Eat Worms & Die October 17, 2013

Quit trying to be your children’s best friend and be their parent.

That was the plea issued by Sheriff Grady Judd of Polk County, Florida.

The wise Sheriff issued the remark following the suicide of 12-year-old Rebecca Sedwick, who jumped to her death after being cyber bullied by her former best friend an another 14-year-old.

To his credit, Sheriff Polk took action where parents failed too. He arrested the two teens whose online tauntings encouraged – no, wait, told her — to go kill herself.

The Sheriffs department had been conducting an investigation into the year-long bullying when the older of the teens took to her FB page and admitted that she had bullied Rebecca until she killed herself and you know what? I don’t care, she said.

Lord God of all that is good and merciful, look at the hell we have unleashed on our ownselves and our children.
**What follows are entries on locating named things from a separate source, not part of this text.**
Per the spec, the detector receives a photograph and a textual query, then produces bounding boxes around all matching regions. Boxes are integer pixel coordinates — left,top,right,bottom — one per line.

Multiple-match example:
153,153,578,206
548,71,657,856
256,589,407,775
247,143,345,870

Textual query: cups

Rebecca’s mama tried to protect her daughter. She pulled her out of school. Tried homeschooling. Enrolled her in another school. There was a time when such tactics would work, would at least help. But cyber bullying has no fence. It pays homage to no mascots. It is like Agent Orange. Once spread, it seeps into the groundwater and into the homes of everyone within its community and beyond.

The teens doing the bullying refused to back off. Even after young Rebecca plunged to her death at an abandoned silo.

Why in the name of all that is decent in earth did the parents continue to let their daughters have cell phones? asked the frustrated Sheriff.
“I’m aggravated that the parents are not doing what parents should do: after she is questioned and involved in this, why does she even have a device?” Sheriff Judd said. “Parents, who instead of taking that device and smashing it into a thousand pieces in front of that child, say her account was hacked.”

Makes you long for the gun-toting daddy who shot his daughter’s laptop to smithereens, don’t it?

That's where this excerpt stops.